Vendors like Adtran and Alcatel-Lucent are shrinking their equipment to lower installation costs
Vendors are working on products to lower the cost of building copper-based broadband with bandwidth up to 100M bps, and are at the same time getting ready to increase speeds even further.
The death of copper and the ascent of fiber has long been discussed. However, the cost of rolling out fiber is too high for many operators that instead want to upgrade their existing copper networks. The technology that lets them do that and still offer competitive speeds is VDSL2 with vectoring, which was a hot topic at this week’s Broadband World Forum conference in Amsterdam.
Vectoring improves VDSL (Very-high-bit-rate DSL) performance by removing crosstalk interference. It works by continuously analyzing the noise conditions on copper lines, and then creates a new, antinoise signal to cancel it out, much like noise-cancelling headphones. In Amsterdam, discussions centered on cutting the cost of installing vectoring, with products from the likes of equipment manufacturers Adtran and Alcatel-Lucent as well as chip maker Broadcom.
“There is pressure on margins all the way up the supply chain in broadband. One thing commonly expressed [at the conference] was that ISPs have in a way made their own bed in terms of getting consumers used to cheap broadband,” said Oliver Johnson, CEO at market research company Point Topic, who attended the conference.
To drive their own costs down, operators are putting pressure on vendors to make equipment more cost effective. Both Adtran and Alcatel-Lucent are making network equipment smaller in order to give operators more flexibility when building their VDSL networks, and in the process lower deployment costs. Alcatel-Lucent’s new Micro-nodes are, in addition, also waterproof and fireproof. At Broadband World Forum, Adtran also demonstrated the use of vectoring on a larger scale than was previously possible.
“What we are seeing is people figuring out what they have to do and to an extent how do it, which is why we are seeing these announcements,” Johnson said.

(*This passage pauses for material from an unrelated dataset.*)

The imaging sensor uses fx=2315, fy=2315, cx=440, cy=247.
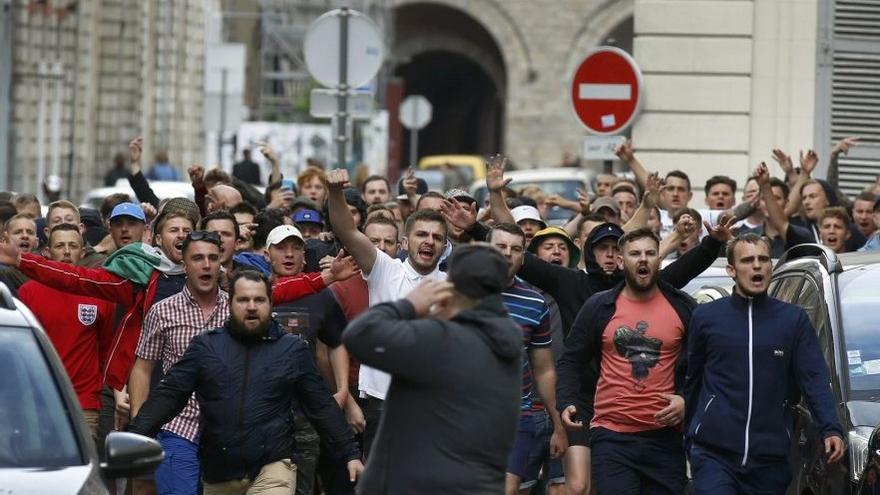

But even if vectoring is a significant technical achievement, vendors and operators can’t afford to rest on their laurels. Consumer demand for broadband is really taking off, according to Johnson, as consumers choose subscriptions that provide more than 100M bps, the practical limit for VDS 2 with vectoring. The technology that is intended to come to the rescue for providers who want to offer speeds in excess of 100M bps is G.fast, which was also much talked about at Broadband World Forum.
G.fast promises up to 1G bps over existing copper telephone wires, but only over distances up to about 100 meters. The technology is now being designed to work at distances up to 250 meters, and it looks like ITU will have a full set of standards by early next year, according to Johnson.
BT is one of the operators that are currently testing the technology. It is working with Huawei on an early-stage technical trial. The goal is to evaluate G.fast’s performance outside a lab environment, it said on Monday.
Last week, the European Commission announced that every European Union household can now get a basic broadband connection, which was the first of three milestones for broadband coverage it has set.
The other two are that all households should by 2020 have access to at least 30M bps and half of all households should be able to get 100M bps or higher. VDSL will be key to reaching those goals, and it will cover 73 percent of European homes by 2020, while Docsis 3 cable will reach 45 percent and fiber only 16 percent, according to Point Topic.